Texte source:
Quand on arrive avec des courbes de progressivité de l'impôt qui sont discutables présentement, mais qu'on écrête pour faire quelques cadeaux à quelques individus, il me semble que c'est un point très important qui a des impacts directs sur la consommation. Quand on exempte les profits de capital, quand on exempte pratiquement les profits de capital, c'est la même chose. Quand on exempte un contribuable de quelque chose, et généralement ce sont tous les riches qu'on exempte, ça veut dire qu'on fait payer ça à tous les autres contribuables. Le bonhomme qui a payé pour avoir mis ça en lumière, c'est Kenneth Carter qui a présidé la commission Carter sur la fiscalité au Canada. Aujourd'hui, il est mis de côté. Les gens qui étaient sympathiques à ses idées haussent les épaules, parce qu'ils trouvent que c'est techniquement faisable tout ce qu'il disait, c'était juste, c'était équitable, mais politiquement pas faisable. Ce que ça veut dire en clair, tout simplement, c'est que les hommes politiques, les femmes politiques qui sont aux commandes n'ont pas la volonté, n'ont pas le courage de poser les vraies questions sur le système fiscal au Canada et de prendre le temps de l'analyser. Aujourd'hui, nous introduisons un changement fondamental dans le système fiscal...

Le Président (M. Forget): En conclusion, M. le député de Labelle.

M. Léonard: M. le Président, ça ne sera pas long. Nous introduisons un changement fondamental. Les fédéraux ont mis trois ans pour l'étudier, nous, nous avons eu droit à une déclaration ministérielle à entendre, quelques heures en commission et nous arrivons encore une fois en fin de séance, en fin de session, pour étudier la question. Je reviendrai, M. le Président.

Le Président (M. Forget): Merci, M. le député de Labelle. Est-ce qu'il y a d'autres intervenants? Du côté ministériel?

Une voix: Oui, il y a d'autres invervenants.

Le Président (M. Forget): Oui. Du côté ministériel? M. le député de Saint-Louis.

M. Chagnon: Oui, s'il n'y a pas d'autres intervenants qui peuvent ou qui veulent discourir ce soir...

Le Président (M. Forget): Oui, mais il y a d'autres intervenants.

Une voix: II y a le député de Gouin.

M. Chagnon: Sinon, on peut ajourner à demain matin, 10 heures, ça ne me fait rien. C'est pour vous.

Le Président (M. Forget): Est-ce qu'il y a d'autres intervenants?

M. Boisclair: Oui, on va y aller.

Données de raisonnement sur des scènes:
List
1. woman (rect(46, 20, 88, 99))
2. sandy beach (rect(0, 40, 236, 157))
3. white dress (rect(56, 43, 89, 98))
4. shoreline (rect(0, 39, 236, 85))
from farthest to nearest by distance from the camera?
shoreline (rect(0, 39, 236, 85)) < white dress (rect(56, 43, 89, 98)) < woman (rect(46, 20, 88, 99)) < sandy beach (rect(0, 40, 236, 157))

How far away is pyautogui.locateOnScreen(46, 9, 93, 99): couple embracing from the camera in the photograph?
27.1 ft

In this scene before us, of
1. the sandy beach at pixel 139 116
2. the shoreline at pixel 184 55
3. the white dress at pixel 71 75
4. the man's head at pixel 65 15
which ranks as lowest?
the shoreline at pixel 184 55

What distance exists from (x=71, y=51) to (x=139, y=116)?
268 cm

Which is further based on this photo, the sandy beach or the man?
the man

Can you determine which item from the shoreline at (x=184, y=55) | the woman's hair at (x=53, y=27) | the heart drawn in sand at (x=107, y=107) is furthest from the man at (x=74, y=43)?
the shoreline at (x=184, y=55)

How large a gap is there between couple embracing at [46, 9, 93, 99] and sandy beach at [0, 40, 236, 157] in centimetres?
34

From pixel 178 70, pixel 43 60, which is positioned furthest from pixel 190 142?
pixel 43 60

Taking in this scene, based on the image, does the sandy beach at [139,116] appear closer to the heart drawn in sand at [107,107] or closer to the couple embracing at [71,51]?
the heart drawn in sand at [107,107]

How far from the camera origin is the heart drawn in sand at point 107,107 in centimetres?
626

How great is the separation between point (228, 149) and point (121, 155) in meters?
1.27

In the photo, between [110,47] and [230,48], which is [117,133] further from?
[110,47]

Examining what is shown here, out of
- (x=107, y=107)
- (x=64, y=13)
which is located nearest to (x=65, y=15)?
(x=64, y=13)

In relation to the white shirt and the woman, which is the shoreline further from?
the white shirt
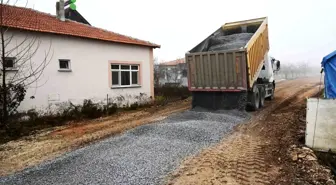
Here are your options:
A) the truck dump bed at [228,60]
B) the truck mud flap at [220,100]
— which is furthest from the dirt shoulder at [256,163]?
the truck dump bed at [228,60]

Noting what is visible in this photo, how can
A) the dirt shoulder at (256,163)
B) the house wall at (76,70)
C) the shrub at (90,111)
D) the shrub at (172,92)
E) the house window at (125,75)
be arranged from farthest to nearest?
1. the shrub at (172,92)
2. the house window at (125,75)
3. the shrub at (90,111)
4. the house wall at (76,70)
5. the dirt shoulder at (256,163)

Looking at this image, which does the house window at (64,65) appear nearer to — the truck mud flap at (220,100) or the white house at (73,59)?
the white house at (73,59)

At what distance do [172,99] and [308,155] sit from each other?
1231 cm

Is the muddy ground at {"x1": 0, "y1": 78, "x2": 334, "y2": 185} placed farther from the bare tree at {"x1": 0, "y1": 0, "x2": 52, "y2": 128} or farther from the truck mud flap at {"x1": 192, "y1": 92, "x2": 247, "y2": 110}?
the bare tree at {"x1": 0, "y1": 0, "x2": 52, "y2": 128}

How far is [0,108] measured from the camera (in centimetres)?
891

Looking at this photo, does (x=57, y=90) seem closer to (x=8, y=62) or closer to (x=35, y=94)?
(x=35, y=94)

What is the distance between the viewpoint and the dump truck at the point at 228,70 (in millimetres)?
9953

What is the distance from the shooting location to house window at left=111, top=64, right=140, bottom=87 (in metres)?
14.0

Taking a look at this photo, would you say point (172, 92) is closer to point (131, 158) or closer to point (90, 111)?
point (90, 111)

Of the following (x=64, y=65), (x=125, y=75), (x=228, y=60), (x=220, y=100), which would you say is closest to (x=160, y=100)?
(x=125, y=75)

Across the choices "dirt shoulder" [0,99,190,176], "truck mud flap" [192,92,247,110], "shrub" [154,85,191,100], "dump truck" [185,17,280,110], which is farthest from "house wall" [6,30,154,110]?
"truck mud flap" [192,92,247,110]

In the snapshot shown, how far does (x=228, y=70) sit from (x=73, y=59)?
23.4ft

--

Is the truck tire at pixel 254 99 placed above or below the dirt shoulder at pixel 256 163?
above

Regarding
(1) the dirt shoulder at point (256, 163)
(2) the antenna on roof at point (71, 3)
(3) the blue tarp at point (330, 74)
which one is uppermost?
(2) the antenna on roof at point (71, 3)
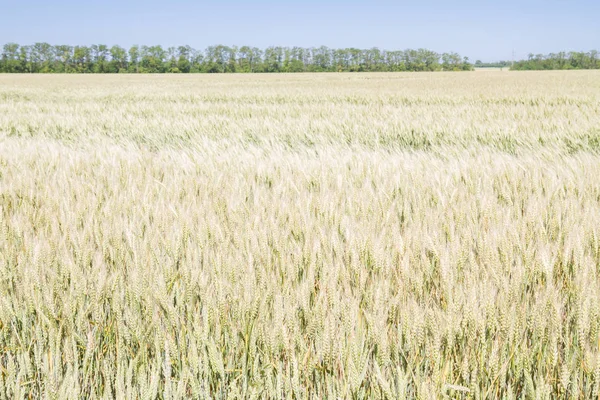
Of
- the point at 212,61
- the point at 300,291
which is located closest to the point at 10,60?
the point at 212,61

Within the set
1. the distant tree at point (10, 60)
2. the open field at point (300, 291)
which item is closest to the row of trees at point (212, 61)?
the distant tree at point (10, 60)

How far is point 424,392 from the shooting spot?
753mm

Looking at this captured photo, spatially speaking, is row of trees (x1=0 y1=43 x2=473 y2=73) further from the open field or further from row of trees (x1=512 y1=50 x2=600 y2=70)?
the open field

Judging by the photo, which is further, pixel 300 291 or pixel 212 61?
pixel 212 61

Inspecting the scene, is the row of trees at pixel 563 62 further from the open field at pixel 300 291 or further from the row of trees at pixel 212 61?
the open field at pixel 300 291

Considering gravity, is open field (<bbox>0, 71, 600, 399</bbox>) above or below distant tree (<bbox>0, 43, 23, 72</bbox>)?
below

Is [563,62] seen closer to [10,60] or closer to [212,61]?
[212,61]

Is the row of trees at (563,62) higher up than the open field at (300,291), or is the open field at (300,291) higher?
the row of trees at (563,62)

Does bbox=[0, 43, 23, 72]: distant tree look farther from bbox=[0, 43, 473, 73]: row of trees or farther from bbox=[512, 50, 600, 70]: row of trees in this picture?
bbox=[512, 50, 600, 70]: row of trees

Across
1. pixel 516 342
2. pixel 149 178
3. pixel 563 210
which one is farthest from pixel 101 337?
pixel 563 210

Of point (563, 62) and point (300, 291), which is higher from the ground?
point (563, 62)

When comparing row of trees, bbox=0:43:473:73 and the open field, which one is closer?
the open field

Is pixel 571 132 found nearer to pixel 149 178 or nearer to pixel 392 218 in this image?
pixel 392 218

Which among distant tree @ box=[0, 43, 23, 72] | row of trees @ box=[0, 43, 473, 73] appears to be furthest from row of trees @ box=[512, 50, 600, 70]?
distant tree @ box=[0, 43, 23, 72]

--

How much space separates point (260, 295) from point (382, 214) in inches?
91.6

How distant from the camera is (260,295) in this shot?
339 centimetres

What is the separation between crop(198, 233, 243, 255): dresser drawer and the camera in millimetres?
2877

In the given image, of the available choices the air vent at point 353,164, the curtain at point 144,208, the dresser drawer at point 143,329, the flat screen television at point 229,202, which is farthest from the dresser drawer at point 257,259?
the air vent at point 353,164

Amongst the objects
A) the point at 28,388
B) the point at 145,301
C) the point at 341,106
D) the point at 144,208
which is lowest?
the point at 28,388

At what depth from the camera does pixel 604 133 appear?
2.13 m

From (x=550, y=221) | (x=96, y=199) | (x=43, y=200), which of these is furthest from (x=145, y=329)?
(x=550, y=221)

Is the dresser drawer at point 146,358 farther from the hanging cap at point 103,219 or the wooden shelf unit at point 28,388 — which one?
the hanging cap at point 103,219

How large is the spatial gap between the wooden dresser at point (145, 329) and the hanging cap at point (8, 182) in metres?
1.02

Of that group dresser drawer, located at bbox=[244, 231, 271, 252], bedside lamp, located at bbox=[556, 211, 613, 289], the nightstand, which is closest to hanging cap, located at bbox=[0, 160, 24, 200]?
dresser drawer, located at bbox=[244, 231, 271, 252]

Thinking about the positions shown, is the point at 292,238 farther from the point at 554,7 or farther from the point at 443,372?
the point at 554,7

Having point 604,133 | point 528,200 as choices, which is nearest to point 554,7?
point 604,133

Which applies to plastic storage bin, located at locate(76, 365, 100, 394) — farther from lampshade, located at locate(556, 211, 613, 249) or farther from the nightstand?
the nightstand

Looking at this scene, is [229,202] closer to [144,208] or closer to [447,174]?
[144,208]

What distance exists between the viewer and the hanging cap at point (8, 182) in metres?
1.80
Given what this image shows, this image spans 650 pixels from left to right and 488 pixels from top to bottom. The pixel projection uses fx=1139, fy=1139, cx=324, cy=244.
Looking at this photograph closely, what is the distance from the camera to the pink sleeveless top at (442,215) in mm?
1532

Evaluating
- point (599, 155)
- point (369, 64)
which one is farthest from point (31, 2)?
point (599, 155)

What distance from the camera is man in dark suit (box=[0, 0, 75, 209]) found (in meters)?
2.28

Exercice: Indiquez si chacun des énoncés suivants concorde avec le texte source, en répondant par oui ou non et en citant textuellement les mots du texte qui tranchent. (a) Selon M. Léonard, les fédéraux ont consacré trois ans à l'étude du changement. (b) Kenneth Carter a présidé une commission sur la fiscalité au Canada. (c) M. Chagnon propose d'ajourner au lendemain après-midi.

Réponse:
(a) Oui : « Les fédéraux ont mis trois ans pour l'étudier »
(b) Oui : « c'est Kenneth Carter qui a présidé la commission Carter sur la fiscalité au Canada »
(c) Non : « on peut ajourner à demain matin, 10 heures »